As many persons continue to complain about some of the sentences being imposed by magistrates and judges, the Eastern Caribbean Supreme Court (ECSC) has issued a new set of sentencing guidelines.
The initiative – undertaken with the support of the British High Commission and the US Embassy for Barbados and the Eastern Caribbean – is intended to promote and streamline the court’s approach across to sentencing across its nine-member jurisdiction.
The first set of Sentencing Guidelines was officially launched on September 17 last year and came into effect on October 1, 2019.
This second set, issued by Chief Justice Dame Janice Pereira and two other judges in July, will take effect on September 1, 2020 in the High and Magistrates’ courts.
They will include sentencing guidelines for Firearm Offences; Drug Offences; and Offences of Dishonesty (i.e., theft, robbery, burglary, and aggravated burglary); as well as Sexual Offences (rape, unlawful sexual intercourse, aggravated unlawful sexual intercourse, indecency and incest).

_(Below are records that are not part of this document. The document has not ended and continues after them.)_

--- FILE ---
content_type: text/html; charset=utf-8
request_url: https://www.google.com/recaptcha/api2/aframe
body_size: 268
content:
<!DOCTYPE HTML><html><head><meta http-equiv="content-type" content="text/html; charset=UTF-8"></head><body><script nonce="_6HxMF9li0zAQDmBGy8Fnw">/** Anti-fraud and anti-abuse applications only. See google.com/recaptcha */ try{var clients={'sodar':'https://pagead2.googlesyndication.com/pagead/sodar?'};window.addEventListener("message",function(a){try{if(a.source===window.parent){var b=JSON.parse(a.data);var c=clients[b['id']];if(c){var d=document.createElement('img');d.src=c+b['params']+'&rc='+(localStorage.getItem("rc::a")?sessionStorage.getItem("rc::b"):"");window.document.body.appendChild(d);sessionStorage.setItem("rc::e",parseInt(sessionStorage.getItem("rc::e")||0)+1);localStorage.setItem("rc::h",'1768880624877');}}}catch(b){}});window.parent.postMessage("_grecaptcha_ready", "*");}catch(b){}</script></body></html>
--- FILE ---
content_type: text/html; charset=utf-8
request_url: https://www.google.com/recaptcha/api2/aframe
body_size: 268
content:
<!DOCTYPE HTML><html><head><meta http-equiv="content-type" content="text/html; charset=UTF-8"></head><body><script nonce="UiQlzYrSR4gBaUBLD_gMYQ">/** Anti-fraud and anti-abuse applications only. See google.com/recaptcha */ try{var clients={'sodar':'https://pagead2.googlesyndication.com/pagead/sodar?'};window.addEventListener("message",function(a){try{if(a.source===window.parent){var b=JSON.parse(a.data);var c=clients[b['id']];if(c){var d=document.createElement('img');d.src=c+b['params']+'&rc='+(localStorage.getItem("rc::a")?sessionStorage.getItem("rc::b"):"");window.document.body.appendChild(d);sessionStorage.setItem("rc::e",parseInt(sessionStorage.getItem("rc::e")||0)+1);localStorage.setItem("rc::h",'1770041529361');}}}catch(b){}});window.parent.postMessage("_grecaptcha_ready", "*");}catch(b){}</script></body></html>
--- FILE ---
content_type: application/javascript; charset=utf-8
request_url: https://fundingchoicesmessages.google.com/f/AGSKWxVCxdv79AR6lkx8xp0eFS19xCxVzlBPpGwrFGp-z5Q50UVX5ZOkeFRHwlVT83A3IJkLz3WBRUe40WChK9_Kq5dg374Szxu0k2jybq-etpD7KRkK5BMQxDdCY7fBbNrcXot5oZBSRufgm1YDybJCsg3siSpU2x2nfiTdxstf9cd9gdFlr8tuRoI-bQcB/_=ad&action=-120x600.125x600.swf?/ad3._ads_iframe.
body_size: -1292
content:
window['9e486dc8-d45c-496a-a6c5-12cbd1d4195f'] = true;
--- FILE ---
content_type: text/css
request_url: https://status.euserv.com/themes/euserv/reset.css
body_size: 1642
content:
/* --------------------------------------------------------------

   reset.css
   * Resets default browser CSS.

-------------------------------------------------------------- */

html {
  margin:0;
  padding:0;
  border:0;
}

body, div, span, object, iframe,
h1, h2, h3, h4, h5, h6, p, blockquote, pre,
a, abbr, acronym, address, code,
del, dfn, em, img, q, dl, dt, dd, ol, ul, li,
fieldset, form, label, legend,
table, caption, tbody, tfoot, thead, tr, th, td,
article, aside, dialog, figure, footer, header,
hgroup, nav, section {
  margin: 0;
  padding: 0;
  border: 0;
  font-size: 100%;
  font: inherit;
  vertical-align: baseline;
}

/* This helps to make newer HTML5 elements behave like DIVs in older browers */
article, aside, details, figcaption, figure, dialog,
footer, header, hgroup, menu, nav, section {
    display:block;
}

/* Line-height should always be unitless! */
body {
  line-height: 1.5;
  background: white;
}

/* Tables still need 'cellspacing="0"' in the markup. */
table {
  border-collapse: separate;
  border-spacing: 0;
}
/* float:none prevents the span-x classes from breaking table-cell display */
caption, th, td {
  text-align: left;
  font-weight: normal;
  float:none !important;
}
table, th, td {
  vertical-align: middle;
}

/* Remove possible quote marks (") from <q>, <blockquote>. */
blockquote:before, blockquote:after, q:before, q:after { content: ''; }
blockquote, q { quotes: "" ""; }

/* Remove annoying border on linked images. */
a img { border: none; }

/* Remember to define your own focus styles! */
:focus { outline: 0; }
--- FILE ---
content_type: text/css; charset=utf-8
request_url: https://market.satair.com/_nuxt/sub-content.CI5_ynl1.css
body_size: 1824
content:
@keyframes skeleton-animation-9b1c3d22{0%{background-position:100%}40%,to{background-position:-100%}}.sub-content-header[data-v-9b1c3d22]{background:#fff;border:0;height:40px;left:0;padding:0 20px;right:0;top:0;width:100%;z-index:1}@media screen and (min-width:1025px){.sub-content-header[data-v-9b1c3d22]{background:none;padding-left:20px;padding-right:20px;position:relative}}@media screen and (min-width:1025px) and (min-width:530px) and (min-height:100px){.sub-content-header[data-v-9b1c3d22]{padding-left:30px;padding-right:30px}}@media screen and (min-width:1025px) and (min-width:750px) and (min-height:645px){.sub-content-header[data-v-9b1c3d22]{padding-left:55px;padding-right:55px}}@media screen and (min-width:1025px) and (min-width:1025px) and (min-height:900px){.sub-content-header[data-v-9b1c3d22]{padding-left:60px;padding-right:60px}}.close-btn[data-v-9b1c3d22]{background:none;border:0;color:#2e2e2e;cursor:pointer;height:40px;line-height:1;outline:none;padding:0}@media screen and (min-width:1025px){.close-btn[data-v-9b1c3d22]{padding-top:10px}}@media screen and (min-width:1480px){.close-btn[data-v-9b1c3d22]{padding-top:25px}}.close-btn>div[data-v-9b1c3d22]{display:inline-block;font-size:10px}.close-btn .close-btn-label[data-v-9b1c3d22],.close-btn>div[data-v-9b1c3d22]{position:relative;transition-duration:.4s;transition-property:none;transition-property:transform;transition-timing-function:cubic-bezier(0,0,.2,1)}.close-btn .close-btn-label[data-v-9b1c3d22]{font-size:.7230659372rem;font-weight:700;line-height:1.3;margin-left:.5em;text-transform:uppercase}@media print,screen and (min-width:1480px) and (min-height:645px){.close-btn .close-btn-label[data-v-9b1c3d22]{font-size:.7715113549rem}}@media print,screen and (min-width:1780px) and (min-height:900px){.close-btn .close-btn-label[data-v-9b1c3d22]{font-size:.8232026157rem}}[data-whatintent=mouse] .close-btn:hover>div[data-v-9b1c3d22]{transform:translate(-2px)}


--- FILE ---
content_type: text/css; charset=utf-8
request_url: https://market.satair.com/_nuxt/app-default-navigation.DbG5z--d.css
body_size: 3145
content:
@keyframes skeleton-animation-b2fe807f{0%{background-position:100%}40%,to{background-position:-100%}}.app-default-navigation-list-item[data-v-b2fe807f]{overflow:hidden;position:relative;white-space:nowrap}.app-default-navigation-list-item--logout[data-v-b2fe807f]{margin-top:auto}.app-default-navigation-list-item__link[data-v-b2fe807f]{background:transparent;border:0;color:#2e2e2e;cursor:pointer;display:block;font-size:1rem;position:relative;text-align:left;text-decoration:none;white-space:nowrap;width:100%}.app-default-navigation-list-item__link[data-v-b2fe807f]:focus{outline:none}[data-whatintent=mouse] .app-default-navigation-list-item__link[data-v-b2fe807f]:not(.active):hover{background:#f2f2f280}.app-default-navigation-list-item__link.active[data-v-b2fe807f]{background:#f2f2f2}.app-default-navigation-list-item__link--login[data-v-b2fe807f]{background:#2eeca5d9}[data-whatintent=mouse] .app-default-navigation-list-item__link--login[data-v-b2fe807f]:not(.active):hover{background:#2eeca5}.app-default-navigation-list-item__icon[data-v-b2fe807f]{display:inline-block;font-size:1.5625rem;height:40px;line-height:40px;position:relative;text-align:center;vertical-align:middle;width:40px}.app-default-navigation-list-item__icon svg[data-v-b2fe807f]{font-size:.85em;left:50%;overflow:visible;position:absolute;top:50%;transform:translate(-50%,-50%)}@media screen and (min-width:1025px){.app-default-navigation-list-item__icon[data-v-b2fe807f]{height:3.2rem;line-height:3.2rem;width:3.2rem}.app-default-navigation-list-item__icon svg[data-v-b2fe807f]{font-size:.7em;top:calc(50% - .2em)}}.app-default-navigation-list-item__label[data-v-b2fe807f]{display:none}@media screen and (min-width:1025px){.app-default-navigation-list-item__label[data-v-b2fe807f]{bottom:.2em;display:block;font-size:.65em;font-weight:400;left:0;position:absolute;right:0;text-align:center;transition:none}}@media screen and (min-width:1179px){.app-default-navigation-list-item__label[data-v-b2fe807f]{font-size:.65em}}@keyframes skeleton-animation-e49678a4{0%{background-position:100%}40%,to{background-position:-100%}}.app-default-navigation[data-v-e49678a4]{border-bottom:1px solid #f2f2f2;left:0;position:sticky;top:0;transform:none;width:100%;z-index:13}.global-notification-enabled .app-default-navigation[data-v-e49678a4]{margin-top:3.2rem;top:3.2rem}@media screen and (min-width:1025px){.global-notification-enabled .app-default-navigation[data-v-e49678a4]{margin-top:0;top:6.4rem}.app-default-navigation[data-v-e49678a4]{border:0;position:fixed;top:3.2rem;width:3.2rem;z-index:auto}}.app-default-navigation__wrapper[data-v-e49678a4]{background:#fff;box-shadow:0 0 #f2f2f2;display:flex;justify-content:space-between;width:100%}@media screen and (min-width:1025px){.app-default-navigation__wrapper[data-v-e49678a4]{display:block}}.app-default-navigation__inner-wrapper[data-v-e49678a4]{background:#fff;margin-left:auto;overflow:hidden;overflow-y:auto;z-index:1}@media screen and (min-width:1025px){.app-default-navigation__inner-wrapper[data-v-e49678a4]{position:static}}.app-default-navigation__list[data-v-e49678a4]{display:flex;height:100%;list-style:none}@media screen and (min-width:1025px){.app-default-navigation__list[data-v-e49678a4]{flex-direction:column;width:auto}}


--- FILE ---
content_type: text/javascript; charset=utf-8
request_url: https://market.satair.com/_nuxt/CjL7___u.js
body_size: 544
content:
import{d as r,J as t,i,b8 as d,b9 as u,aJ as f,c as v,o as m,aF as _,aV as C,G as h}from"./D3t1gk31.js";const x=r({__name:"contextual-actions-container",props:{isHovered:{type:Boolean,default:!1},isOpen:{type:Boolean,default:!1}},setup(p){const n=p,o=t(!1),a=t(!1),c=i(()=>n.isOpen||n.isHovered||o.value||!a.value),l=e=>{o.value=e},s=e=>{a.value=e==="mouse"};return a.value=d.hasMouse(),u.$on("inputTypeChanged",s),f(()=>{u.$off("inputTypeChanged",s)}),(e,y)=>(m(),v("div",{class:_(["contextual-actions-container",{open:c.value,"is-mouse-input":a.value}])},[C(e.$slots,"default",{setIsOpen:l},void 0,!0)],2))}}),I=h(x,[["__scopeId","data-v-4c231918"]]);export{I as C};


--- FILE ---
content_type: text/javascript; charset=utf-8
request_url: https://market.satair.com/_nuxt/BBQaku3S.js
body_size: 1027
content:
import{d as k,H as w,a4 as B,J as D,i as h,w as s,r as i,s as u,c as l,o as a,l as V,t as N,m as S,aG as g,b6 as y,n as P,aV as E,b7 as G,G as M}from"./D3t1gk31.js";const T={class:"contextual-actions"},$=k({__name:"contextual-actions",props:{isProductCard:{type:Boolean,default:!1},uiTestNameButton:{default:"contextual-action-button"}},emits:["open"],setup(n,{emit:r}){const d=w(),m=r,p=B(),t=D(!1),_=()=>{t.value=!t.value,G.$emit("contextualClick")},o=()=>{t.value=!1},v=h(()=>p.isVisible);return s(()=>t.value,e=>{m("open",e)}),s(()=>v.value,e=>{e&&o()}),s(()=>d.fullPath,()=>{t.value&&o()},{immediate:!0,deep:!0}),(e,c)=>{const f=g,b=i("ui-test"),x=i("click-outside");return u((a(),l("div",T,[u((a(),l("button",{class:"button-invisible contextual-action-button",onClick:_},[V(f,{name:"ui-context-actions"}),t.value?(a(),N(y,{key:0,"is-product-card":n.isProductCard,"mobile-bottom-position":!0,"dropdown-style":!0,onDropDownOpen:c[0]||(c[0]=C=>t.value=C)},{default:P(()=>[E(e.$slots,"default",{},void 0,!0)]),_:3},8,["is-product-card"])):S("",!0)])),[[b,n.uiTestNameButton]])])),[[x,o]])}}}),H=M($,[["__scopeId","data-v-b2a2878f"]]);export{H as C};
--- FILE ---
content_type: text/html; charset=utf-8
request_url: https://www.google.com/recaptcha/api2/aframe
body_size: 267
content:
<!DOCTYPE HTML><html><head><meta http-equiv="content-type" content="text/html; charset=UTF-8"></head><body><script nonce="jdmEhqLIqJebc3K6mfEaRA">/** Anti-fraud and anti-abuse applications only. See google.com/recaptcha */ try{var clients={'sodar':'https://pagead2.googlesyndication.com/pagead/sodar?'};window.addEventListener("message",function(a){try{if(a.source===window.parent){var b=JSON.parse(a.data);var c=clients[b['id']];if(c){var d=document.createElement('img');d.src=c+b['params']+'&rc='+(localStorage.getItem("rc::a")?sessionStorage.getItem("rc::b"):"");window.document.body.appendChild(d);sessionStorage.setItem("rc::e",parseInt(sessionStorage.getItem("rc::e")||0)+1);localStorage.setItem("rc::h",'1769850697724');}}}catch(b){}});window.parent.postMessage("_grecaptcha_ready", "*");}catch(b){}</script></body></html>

According to the Court, these guidelines are not intended to achieve uniformity in sentences or to restrict judicial discretion. While judges and magistrates should follow them, presiding officers will enjoy some discretion in exceptional circumstances, and where the departure from the norm can be justified.
For instance, in its recent Guidelines, the Court gave the starting point for murder sentences as 40 years; but this depends on several factors, including aggravating and mitigating circumstances.
However, all adjudicators must give “clear reasons for not applying the guidelines…when passing sentence,” and they must also ensure that each relevant step … is identified to the offender, in public, before the sentence is passed.
If the guidelines are consistently applied, it “will assist immensely in maintaining and promoting public confidence and transparency in the criminal justice system,” the Court says.
Since the launch of the first set, the Committee reportedly has been monitoring the guidelines for fairness and effectiveness, even as it worked on developing new guidelines.
The Committee’s work was chaired by His Lordship, the Honourable Justice Iain Morley.